As a general principle, I would be wary of economic or financial interpretations of change of measure techniques. Changing numéraires is merely a mathematical tool to ease pricing, see for example the last part of this answer. Nevertheless, here’s my take on your question.

Think of a numéraire as the basic financial asset of your economy, namely a store of value. In real life, you can put your money in a deposit account, or a money market account. Now, these are considered risk-free (or at least, we assume that), hence they only yield a risk-free rate $r$ with no return volatility.

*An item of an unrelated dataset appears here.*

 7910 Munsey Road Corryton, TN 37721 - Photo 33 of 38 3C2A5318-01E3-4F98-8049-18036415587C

Consider now an economy where your basic financial asset is a stock $S$: for example, when your employer pays your salary every month, instead of putting it into a deposit account, it buys shares for you. In a Black-Scholes setting, note that: $$\begin{align} V^S\left(\frac{dS_t}{S_t}\right)&=V^S\left(\sigma d\widehat{W}_t\right) \\ &=E^S\left(\sigma^2d[\widehat{W},\widehat{W}]_t\right) \\[3pt] &=\sigma^2dt \end{align}$$ Hence the variance of your return is $\sigma^2$ per infinitesimal unit of time. Thus if the stock is the basic store of value of your economy, it is understandable that economic agents would ask to be compensated for the risk they are taking and expect a higher return than a simple risk-free rate $r$.

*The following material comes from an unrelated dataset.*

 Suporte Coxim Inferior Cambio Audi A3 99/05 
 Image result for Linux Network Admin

Addendum: generally speaking, in an economy endowed with measure $P$, which is associated to a certain asset numéraire $N$, individual risk preferences are not accounted for through $N$ (contrary to the physical measure, whose numéraire directly represents aggregated risk preferences). We might interpret the risk of $N$ as the flat risk aversion of the economy $P$.

Answer 2

The drift is the expectation of the return over an infinitesimal interval. Let $Q$ be the risk-neutral measure and $Q^S$ be measure associated with the stock price numeraire defined by \begin{align*} \frac{dQ^S}{dQ}\big|_t = \frac{S_t}{B_t S_0}, \end{align*} where $B_t=e^{rt}$ is the value at time $t$ of the money-market account. Moreover, let $E$ and $E^S$ be expectation operators corresponding to measures $Q$ and $Q^S$. Then, \begin{align*} E\left(\frac{S_{t+\Delta t}-S_t}{S_t}\mid \mathscr{F}_t \right) &= E\left(e^{(r-\frac{1}{2}\sigma^2)\Delta t + \sigma(W_{t+\Delta t} -W_t)}-1\mid \mathscr{F}_t \right)\\ &=e^{r \Delta t} - 1 \approx r \Delta t. \end{align*} Similarly, \begin{align*} E^S\left(\frac{S_{t+\Delta t}-S_t}{S_t}\mid \mathscr{F}_t \right) &= E\left(\frac{dQ^S}{dQ}\big|_{t+\Delta t}\left( \frac{dQ^S}{dQ}\big|_{t}\right)^{-1}\frac{S_{t+\Delta t}-S_t}{S_t}\mid \mathscr{F}_t \right)\\ &=E\left(\frac{S_{t+\Delta t} B_t}{S_t B_{t+\Delta t}}\frac{S_{t+\Delta t}-S_t}{S_t}\mid \mathscr{F}_t \right)\\ &=E\left(\left(\frac{S_{t+\Delta t}}{S_t}\right)^2 e^{-r\Delta t} - \frac{S_{t+\Delta t}}{S_t} e^{-r\Delta t}\mid \mathscr{F}_t \right)\\ &=e^{(r+\sigma^2)\Delta t} -1 \approx (r+\sigma^2)\Delta t. \end{align*} That is, under the respective probability measure, the drift is the expectation of the return, over an infinitesimal interval.

Answer 3

I have a take on the intuition part of the question. Isn't it a simple consequence of Jensen's inequality? Thus, assuming $r=0$ for simplicity, we have in the money market measure: $E(S_T)=S_t$, but then $E(1/S_T)>1/S_t$ by Jensen since $1/x$ is convex. Now in the stock measure, we must force $E_S (1/S_T)=1/S_t$ to create the correct martingale, but then by "reverse Jensen" we must have $E_S(S_T)>S_t$. The amount by which the inequality exceeds equality is related to the standard deviation, intuitively.

Answer 4

When you try and discount everything by the stock, every price process now has extra gamma PnL naturally just due to the presence of the stochastic discount factor (due to it's quadratic variation). Every payoff now is a non linear function of this stock and thus after delta hedging earns this extra PnL. Simply applying Ito's lemma on the discounted payoff will result in an extra PnL term here.

Thus every portfolio now has an extra drift equal to the quadratic variation of the stock price. This PnL is a natural consequence of stochastic discounting, and can be looked at as compensation for the risk that stochastic discounting brings. This is accounted for in the drift.